Immelman is getting close to full strength after a strange year of health problems. He lost 20 pounds because of a stomach parasite after last year's Masters, and late in the year had a benign tumor removed from his diaphragm.
He was in good company two weeks ago.
Rose, Immelman and Poulter flew up to Augusta for two days of practice, playing a few money games (Rose won) and sharing tips with each other. Immelman could only smile when he saw his mates on the leaderboard. Poulter was among those at 70.
"It's a great coincidence," Immelman said. "Hopefully, we keep it going."
Woods will be trying to get it in gear, although this is nothing new. In the four years he has won the Masters, Woods has trailed by at least three shots after the first round -- seven shots after 18 holes in 2005, his most recent title.
Even as red numbers for birdies were going up on the board, Woods had to settle for 12 pars. And just when he thought he had his first good look at birdie, his 4-iron into the par-5 13th hopped hard and went over the green into the worst stop. It showed, too. Woods gripped the head of his club and swung it in anger.

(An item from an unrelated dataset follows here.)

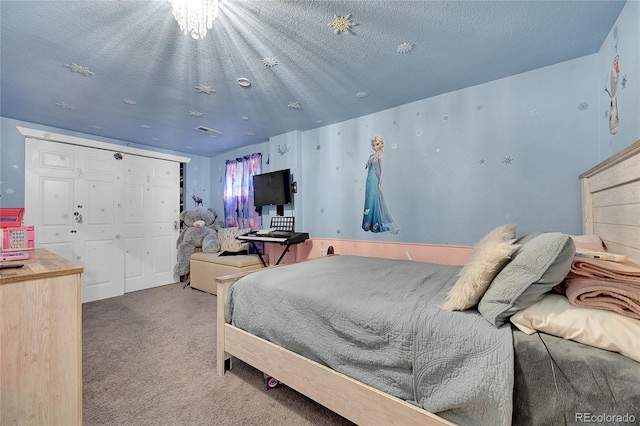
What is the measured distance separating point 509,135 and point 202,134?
375 cm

His pitch got halfway to the hole when it peeled off to the right and down the swale, leading to bogey. Then came a pulled tee shot into the trees on the 14th, leading to another bogey.
Standing behind the 15th green in two, though, his chip checked up a few feet from the hole and took one last turn into the cup.
"I feel good about how I played all day," Woods said. "I hit the ball really well. I hit a lot of good putts that just didn't go in. That's just the way it goes. I've got to stay patient out there, and hopefully it will turn."
Brandt Snedeker and Lee Westwood both reached 4 under until dropping shots in twilight, the sun dipping quickly behind the Georgia pines because of the one-hour fog delay in the morning. Former U.S. Open champion Jim Furyk bogeyed the last hole for a 70, and was curious what the rest of the week held for everyone.
"It's 8 o'clock, it still feels like it's 70 degrees, there's no wind, the greens were somewhat receptive," Furyk said. "I think we had an opportunity to play today. And I don't expect that to keep up."